- [Task prompt]
Begin at the first line of the data and copy each line through the one containing "genus: Equus", that line included, with no pictures.

- [Records for the exercise]
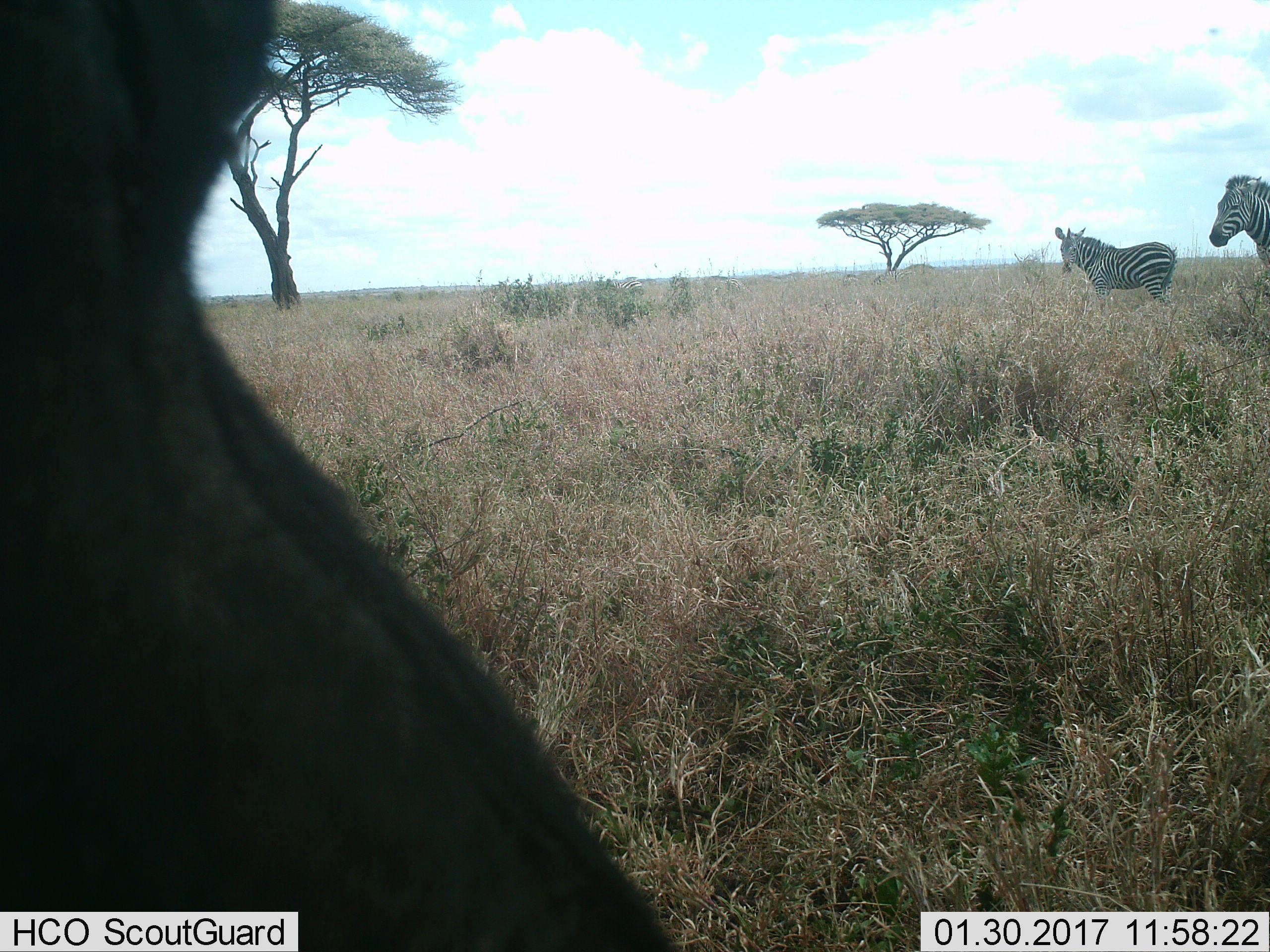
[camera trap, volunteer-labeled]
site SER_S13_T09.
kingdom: Animalia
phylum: Chordata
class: Mammalia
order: Artiodactyla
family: Bovidae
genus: Connochaetes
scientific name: Connochaetes taurinus taurinus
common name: blue wildebeest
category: wildebeestblue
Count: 1.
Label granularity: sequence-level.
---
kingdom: Animalia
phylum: Chordata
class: Mammalia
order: Perissodactyla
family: Equidae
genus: Equus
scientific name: Equus quagga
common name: plains zebra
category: zebraplains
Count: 2.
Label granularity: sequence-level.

- [Solution to this task]
[camera trap, volunteer-labeled]
site SER_S13_T09.
kingdom: Animalia
phylum: Chordata
class: Mammalia
order: Artiodactyla
family: Bovidae
genus: Connochaetes
scientific name: Connochaetes taurinus taurinus
common name: blue wildebeest
category: wildebeestblue
Count: 1.
Label granularity: sequence-level.
---
kingdom: Animalia
phylum: Chordata
class: Mammalia
order: Perissodactyla
family: Equidae
genus: Equus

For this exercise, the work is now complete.